## Passage shown
▼

# my new tank diary 40g breeder



## samlynn37 (Jul 2, 2012)

been on the forum for a while, mainly becuase i want to set up a pressurized planted tank since my last tank ended in disaster. i have been reading the forum for useful information, and there are plenty!! anyways, finally got all the bits and pieces together couple month back (tank have been purchased for over a year.. lol) , and here is my tank 2 month ago

































i am still managing all the pictures that i have taken over the last 2 months, so i will try to post as many as i can when i have time. i would love some advise on how to trim my plants as they are growing onto the water surface.. (pics to come soon) thanks all in advance.


----------



## shift (Dec 21, 2012)

Looks like it's off to a good start


----------



## samlynn37 (Jul 2, 2012)

bought 3 1-2-3 grow tubs at aquarium west, they are doing really well except eleocharis sp mini, they are barely growing, and no runners i can see, but they are staying alive. i had the carpeting plants growing immersed for about 2 weeks, making sure that they are growing, then filled the tank and planted new plants. a close up of the HC growing and spreading. i didnt see any runners, but they are definitely spreading.

▲

## Supplied data
▼

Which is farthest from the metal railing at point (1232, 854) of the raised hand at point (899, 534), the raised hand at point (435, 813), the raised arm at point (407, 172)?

▲

## Exercise requirements
(a) Does each of these statements agree with the tank diary thread? Answer yes or no for each, quoting the words of the thread that decide it. (i) The tank was bought only shortly before it was set up. (ii) The carpeting plants grew immersed for about two weeks before the tank was filled. (iii) The eleocharis sp mini is putting out visible runners.
(b) Reproduce word for word the stretch of the tank diary thread from "i am still managing" through "all in advance.".

## The replies
(a)
(i) No: "tank have been purchased for over a year.. lol"
(ii) Yes: "i had the carpeting plants growing immersed for about 2 weeks, making sure that they are growing, then filled the tank"
(iii) No: "they are barely growing, and no runners i can see"

(b)
i am still managing all the pictures that i have taken over the last 2 months, so i will try to post as many as i can when i have time. i would love some advise on how to trim my plants as they are growing onto the water surface.. (pics to come soon) thanks all in advance.